### EXERCISE REQUIREMENTS
Copy each line of the following data word for word, with no changes.

Graph interpretation data:
━━━━━━━━━━━━━━━━━━━━━━━━━━━━━━
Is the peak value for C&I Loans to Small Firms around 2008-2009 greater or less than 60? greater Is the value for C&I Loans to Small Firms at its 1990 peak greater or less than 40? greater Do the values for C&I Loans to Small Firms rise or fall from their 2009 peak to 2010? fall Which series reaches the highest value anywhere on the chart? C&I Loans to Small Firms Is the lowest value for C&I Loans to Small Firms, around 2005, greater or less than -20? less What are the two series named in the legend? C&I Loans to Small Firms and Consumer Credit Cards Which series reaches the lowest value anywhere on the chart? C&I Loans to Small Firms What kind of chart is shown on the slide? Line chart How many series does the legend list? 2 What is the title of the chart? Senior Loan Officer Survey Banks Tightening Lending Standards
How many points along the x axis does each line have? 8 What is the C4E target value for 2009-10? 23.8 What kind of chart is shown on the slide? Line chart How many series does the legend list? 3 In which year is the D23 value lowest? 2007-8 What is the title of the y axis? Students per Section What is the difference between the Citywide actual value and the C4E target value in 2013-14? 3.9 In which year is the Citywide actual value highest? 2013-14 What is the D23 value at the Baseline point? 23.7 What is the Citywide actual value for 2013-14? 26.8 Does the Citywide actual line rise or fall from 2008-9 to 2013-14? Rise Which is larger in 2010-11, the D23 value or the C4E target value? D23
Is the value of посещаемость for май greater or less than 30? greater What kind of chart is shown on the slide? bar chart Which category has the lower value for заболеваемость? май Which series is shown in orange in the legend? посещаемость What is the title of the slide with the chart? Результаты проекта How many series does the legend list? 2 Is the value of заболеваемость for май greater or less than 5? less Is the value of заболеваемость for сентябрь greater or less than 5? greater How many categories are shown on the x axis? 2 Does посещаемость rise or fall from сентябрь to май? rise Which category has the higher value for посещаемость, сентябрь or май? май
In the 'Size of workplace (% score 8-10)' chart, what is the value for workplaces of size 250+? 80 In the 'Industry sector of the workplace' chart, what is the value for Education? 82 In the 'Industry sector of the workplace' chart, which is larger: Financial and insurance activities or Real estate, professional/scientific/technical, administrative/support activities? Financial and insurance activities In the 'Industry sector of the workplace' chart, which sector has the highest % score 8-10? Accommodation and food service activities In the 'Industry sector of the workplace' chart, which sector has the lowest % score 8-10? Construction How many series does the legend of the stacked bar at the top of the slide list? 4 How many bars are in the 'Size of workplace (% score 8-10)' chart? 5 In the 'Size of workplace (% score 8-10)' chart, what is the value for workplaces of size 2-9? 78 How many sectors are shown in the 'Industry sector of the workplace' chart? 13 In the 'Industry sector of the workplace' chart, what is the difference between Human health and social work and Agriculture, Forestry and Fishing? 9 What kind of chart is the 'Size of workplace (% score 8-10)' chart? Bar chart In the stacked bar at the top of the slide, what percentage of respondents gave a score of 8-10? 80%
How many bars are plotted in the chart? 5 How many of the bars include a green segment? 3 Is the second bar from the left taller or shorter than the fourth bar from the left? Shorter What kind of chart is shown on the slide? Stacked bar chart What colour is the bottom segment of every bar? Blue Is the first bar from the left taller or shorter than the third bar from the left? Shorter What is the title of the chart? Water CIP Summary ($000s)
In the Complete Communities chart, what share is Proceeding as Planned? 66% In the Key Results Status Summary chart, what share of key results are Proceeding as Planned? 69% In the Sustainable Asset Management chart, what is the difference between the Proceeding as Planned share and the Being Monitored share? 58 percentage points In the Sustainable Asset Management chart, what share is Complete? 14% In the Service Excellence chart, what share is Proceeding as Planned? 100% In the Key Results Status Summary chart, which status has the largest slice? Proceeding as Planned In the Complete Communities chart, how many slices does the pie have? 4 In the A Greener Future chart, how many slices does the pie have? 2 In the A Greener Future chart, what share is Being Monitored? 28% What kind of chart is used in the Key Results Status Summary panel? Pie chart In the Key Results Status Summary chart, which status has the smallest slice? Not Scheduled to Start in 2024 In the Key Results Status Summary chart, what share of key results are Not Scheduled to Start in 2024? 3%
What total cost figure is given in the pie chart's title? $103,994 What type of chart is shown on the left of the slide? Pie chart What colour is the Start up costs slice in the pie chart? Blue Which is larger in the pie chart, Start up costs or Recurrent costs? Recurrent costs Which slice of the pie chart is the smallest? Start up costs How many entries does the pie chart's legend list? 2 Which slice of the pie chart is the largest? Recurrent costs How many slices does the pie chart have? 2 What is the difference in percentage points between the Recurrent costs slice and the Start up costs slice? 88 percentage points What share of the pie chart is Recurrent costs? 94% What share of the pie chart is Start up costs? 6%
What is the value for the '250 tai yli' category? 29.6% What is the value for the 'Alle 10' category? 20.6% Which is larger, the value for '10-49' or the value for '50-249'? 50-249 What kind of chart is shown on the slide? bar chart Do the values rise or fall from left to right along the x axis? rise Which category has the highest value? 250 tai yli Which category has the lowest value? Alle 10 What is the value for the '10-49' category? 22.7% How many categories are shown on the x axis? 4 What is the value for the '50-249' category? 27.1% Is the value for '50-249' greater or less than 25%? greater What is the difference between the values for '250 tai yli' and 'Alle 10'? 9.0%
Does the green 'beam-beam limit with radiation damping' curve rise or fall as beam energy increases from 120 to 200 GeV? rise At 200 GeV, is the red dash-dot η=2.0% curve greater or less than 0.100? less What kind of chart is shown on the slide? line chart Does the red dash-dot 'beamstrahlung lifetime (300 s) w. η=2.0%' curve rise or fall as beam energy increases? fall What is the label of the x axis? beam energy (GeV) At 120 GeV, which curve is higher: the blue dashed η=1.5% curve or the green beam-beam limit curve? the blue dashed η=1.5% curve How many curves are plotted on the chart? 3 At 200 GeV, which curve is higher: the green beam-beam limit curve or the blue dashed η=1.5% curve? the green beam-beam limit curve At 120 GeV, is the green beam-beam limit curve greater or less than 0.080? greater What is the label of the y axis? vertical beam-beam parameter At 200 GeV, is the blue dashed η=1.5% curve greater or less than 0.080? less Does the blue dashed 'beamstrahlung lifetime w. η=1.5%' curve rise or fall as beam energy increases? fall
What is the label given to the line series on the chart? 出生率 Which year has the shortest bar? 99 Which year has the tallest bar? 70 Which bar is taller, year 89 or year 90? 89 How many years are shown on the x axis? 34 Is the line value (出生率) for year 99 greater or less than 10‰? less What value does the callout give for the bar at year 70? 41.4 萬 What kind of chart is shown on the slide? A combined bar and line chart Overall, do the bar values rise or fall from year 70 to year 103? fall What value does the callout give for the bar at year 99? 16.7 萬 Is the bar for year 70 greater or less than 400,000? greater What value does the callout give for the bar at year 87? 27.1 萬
━━━━━━━━━━━━━━━━━━━━━━━━━━━━━━
### RESULT
Is the peak value for C&I Loans to Small Firms around 2008-2009 greater or less than 60? greater Is the value for C&I Loans to Small Firms at its 1990 peak greater or less than 40? greater Do the values for C&I Loans to Small Firms rise or fall from their 2009 peak to 2010? fall Which series reaches the highest value anywhere on the chart? C&I Loans to Small Firms Is the lowest value for C&I Loans to Small Firms, around 2005, greater or less than -20? less What are the two series named in the legend? C&I Loans to Small Firms and Consumer Credit Cards Which series reaches the lowest value anywhere on the chart? C&I Loans to Small Firms What kind of chart is shown on the slide? Line chart How many series does the legend list? 2 What is the title of the chart? Senior Loan Officer Survey Banks Tightening Lending Standards
How many points along the x axis does each line have? 8 What is the C4E target value for 2009-10? 23.8 What kind of chart is shown on the slide? Line chart How many series does the legend list? 3 In which year is the D23 value lowest? 2007-8 What is the title of the y axis? Students per Section What is the difference between the Citywide actual value and the C4E target value in 2013-14? 3.9 In which year is the Citywide actual value highest? 2013-14 What is the D23 value at the Baseline point? 23.7 What is the Citywide actual value for 2013-14? 26.8 Does the Citywide actual line rise or fall from 2008-9 to 2013-14? Rise Which is larger in 2010-11, the D23 value or the C4E target value? D23
Is the value of посещаемость for май greater or less than 30? greater What kind of chart is shown on the slide? bar chart Which category has the lower value for заболеваемость? май Which series is shown in orange in the legend? посещаемость What is the title of the slide with the chart? Результаты проекта How many series does the legend list? 2 Is the value of заболеваемость for май greater or less than 5? less Is the value of заболеваемость for сентябрь greater or less than 5? greater How many categories are shown on the x axis? 2 Does посещаемость rise or fall from сентябрь to май? rise Which category has the higher value for посещаемость, сентябрь or май? май
In the 'Size of workplace (% score 8-10)' chart, what is the value for workplaces of size 250+? 80 In the 'Industry sector of the workplace' chart, what is the value for Education? 82 In the 'Industry sector of the workplace' chart, which is larger: Financial and insurance activities or Real estate, professional/scientific/technical, administrative/support activities? Financial and insurance activities In the 'Industry sector of the workplace' chart, which sector has the highest % score 8-10? Accommodation and food service activities In the 'Industry sector of the workplace' chart, which sector has the lowest % score 8-10? Construction How many series does the legend of the stacked bar at the top of the slide list? 4 How many bars are in the 'Size of workplace (% score 8-10)' chart? 5 In the 'Size of workplace (% score 8-10)' chart, what is the value for workplaces of size 2-9? 78 How many sectors are shown in the 'Industry sector of the workplace' chart? 13 In the 'Industry sector of the workplace' chart, what is the difference between Human health and social work and Agriculture, Forestry and Fishing? 9 What kind of chart is the 'Size of workplace (% score 8-10)' chart? Bar chart In the stacked bar at the top of the slide, what percentage of respondents gave a score of 8-10? 80%
How many bars are plotted in the chart? 5 How many of the bars include a green segment? 3 Is the second bar from the left taller or shorter than the fourth bar from the left? Shorter What kind of chart is shown on the slide? Stacked bar chart What colour is the bottom segment of every bar? Blue Is the first bar from the left taller or shorter than the third bar from the left? Shorter What is the title of the chart? Water CIP Summary ($000s)
In the Complete Communities chart, what share is Proceeding as Planned? 66% In the Key Results Status Summary chart, what share of key results are Proceeding as Planned? 69% In the Sustainable Asset Management chart, what is the difference between the Proceeding as Planned share and the Being Monitored share? 58 percentage points In the Sustainable Asset Management chart, what share is Complete? 14% In the Service Excellence chart, what share is Proceeding as Planned? 100% In the Key Results Status Summary chart, which status has the largest slice? Proceeding as Planned In the Complete Communities chart, how many slices does the pie have? 4 In the A Greener Future chart, how many slices does the pie have? 2 In the A Greener Future chart, what share is Being Monitored? 28% What kind of chart is used in the Key Results Status Summary panel? Pie chart In the Key Results Status Summary chart, which status has the smallest slice? Not Scheduled to Start in 2024 In the Key Results Status Summary chart, what share of key results are Not Scheduled to Start in 2024? 3%
What total cost figure is given in the pie chart's title? $103,994 What type of chart is shown on the left of the slide? Pie chart What colour is the Start up costs slice in the pie chart? Blue Which is larger in the pie chart, Start up costs or Recurrent costs? Recurrent costs Which slice of the pie chart is the smallest? Start up costs How many entries does the pie chart's legend list? 2 Which slice of the pie chart is the largest? Recurrent costs How many slices does the pie chart have? 2 What is the difference in percentage points between the Recurrent costs slice and the Start up costs slice? 88 percentage points What share of the pie chart is Recurrent costs? 94% What share of the pie chart is Start up costs? 6%
What is the value for the '250 tai yli' category? 29.6% What is the value for the 'Alle 10' category? 20.6% Which is larger, the value for '10-49' or the value for '50-249'? 50-249 What kind of chart is shown on the slide? bar chart Do the values rise or fall from left to right along the x axis? rise Which category has the highest value? 250 tai yli Which category has the lowest value? Alle 10 What is the value for the '10-49' category? 22.7% How many categories are shown on the x axis? 4 What is the value for the '50-249' category? 27.1% Is the value for '50-249' greater or less than 25%? greater What is the difference between the values for '250 tai yli' and 'Alle 10'? 9.0%
Does the green 'beam-beam limit with radiation damping' curve rise or fall as beam energy increases from 120 to 200 GeV? rise At 200 GeV, is the red dash-dot η=2.0% curve greater or less than 0.100? less What kind of chart is shown on the slide? line chart Does the red dash-dot 'beamstrahlung lifetime (300 s) w. η=2.0%' curve rise or fall as beam energy increases? fall What is the label of the x axis? beam energy (GeV) At 120 GeV, which curve is higher: the blue dashed η=1.5% curve or the green beam-beam limit curve? the blue dashed η=1.5% curve How many curves are plotted on the chart? 3 At 200 GeV, which curve is higher: the green beam-beam limit curve or the blue dashed η=1.5% curve? the green beam-beam limit curve At 120 GeV, is the green beam-beam limit curve greater or less than 0.080? greater What is the label of the y axis? vertical beam-beam parameter At 200 GeV, is the blue dashed η=1.5% curve greater or less than 0.080? less Does the blue dashed 'beamstrahlung lifetime w. η=1.5%' curve rise or fall as beam energy increases? fall
What is the label given to the line series on the chart? 出生率 Which year has the shortest bar? 99 Which year has the tallest bar? 70 Which bar is taller, year 89 or year 90? 89 How many years are shown on the x axis? 34 Is the line value (出生率) for year 99 greater or less than 10‰? less What value does the callout give for the bar at year 70? 41.4 萬 What kind of chart is shown on the slide? A combined bar and line chart Overall, do the bar values rise or fall from year 70 to year 103? fall What value does the callout give for the bar at year 99? 16.7 萬 Is the bar for year 70 greater or less than 400,000? greater What value does the callout give for the bar at year 87? 27.1 萬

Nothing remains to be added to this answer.